Plat du jour

18 December 2010

The clinking of drinks and each tables’ murmurs grow louder as more and more find seats in this long-anticipated restaurant. Everyone’s my age, so I don’t think anyone has dined here before.

The entrée, a lovely printout of my HSC results, took a heap of preparation, and for most here, I believe it went down well. However, it was but an entrée, and my chosen mains, a year overseas, is soon served.

As I look around the restaurant, I notice most people getting up to leave, but keeping their things on the table. They’re coming back for dessert, provided by universities and other tertiary eduction institutions alike.

The problem is that you can neither smell nor nibble at my chosen meal, you’ve just got to put on your 85-litre bib, straps and all, and hope that all the unknown on your plate isn’t chilli. Chilli burns and hurts, but you always manage to munch through it, painfully enough, because you feel:

  1. You are wasting food,
  2. You are wasting the money you spent on your meal,
  3. You are wasting what is supposedly a (very) good meal, even though every bloody taste is masked by that bloody spice that is evident in your bloody watering eyes.

I’ve heard no previous diners say that the meal is spicy, but I’m looking at my recently-served plate suspecting the spicier varieties of fruit of plants from the genus Capsicum, family Solanaceae.

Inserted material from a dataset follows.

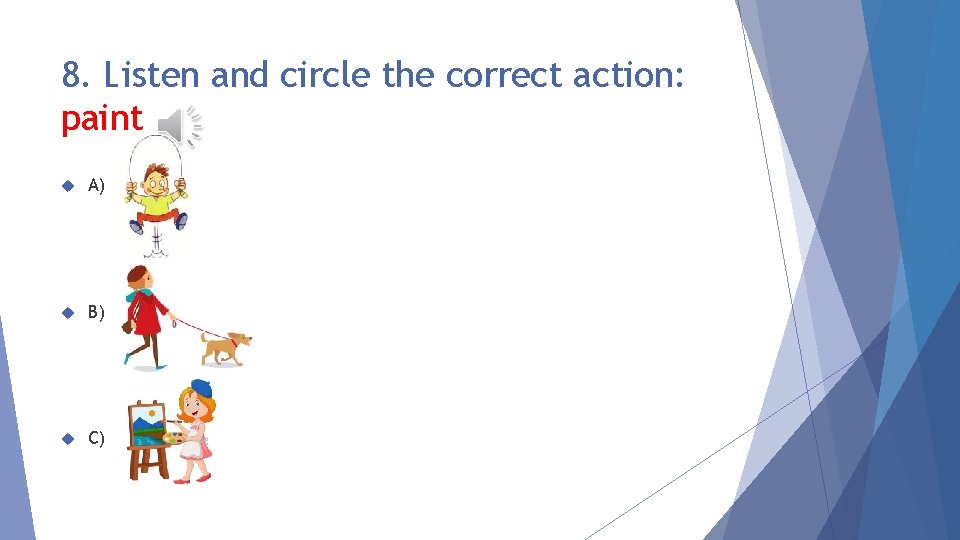 8. Listen and circle the correct action: paint A) B) C)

I look around the restaurant again and, with a sigh of relief, see that the very small number of people left are looking at their plates in exactly the same way. I’m not eating yet; I’ve still got to get some final pieces of cutlery together. After that, I look forward to digging in not only because it will be a bloody good and unique meal, but because it’s conventional wisdom (except in the US) that dessert is really only appropriate, and tastes that much better, after main course.